In 1921 he began as a Demonstrator in Chemistry at Heriot-Watt College. He was elected a Fellow of the Royal Institute of Chemistry in 1926.

He was elected a Fellow of the Royal Society of Edinburgh in 1940. His proposers were Thomas Slater Price, James Cameron Smail, James Pickering Kendall, William Ogilvy Kermack and James Sandilands. He served as Vice President to the Society 1955 to 1958.

In 1950 he became Principal of Heriot Watt College and when it received university status in 1966 he became its first Principal and Vice Chancellor. He was made a Commander of the Order of the British Empire (CBE) in the New Years Honours list of 1963.

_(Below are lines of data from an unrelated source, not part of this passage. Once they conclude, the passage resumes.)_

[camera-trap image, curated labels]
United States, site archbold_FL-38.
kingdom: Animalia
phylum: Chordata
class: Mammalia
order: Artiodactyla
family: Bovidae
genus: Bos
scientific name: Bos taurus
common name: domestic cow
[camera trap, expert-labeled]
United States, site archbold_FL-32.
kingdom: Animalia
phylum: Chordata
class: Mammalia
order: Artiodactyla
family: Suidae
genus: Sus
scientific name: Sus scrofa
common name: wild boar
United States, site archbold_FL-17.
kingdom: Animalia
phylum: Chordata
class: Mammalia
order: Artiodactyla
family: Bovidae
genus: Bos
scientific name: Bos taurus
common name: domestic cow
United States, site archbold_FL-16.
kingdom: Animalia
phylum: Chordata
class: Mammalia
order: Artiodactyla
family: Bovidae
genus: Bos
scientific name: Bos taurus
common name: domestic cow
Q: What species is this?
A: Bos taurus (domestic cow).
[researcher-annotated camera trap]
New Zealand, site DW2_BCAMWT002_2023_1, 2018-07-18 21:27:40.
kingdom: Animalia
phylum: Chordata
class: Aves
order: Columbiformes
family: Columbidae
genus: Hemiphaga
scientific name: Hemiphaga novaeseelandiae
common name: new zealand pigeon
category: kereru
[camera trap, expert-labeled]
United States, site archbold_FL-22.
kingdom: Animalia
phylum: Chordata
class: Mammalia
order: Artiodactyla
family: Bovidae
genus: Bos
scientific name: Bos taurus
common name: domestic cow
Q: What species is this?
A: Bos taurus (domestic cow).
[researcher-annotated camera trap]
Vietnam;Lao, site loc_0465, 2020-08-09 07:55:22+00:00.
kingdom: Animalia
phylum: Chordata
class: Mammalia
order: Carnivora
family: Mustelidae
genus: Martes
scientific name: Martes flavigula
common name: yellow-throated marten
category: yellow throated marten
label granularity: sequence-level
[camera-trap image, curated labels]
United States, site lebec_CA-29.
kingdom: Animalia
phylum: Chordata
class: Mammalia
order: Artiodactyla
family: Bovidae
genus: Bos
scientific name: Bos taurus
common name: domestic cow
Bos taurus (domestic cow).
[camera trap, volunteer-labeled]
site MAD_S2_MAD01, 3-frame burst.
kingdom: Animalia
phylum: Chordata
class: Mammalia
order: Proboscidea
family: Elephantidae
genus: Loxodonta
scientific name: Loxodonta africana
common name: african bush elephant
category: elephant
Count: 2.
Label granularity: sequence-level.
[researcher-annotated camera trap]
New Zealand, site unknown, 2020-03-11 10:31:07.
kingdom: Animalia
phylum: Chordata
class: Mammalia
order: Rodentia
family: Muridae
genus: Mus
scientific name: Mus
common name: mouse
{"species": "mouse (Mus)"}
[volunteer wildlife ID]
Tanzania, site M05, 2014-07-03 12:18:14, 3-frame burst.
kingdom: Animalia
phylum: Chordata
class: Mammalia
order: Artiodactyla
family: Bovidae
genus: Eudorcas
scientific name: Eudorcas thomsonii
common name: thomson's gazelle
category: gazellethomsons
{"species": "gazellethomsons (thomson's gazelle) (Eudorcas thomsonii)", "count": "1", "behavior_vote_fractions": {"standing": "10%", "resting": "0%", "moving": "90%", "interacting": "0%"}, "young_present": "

He died at home in Edinburgh on 21 November 1969. He is buried with his parents in Morningside Cemetery, Edinburgh. The grave is toppled and lies in the south-west section.
A memorial service was held in his memory in Greyfriars Kirk.

==Family==

In 1929 he was married to Emily Murray Donmall (1900-1967).
Following her death, in 1968 he married Flora Pellow (née Bigsby) (1908-1998).

==Artistic recognition==

His portrait by Alan Sutherland is held by Heriot-Watt University.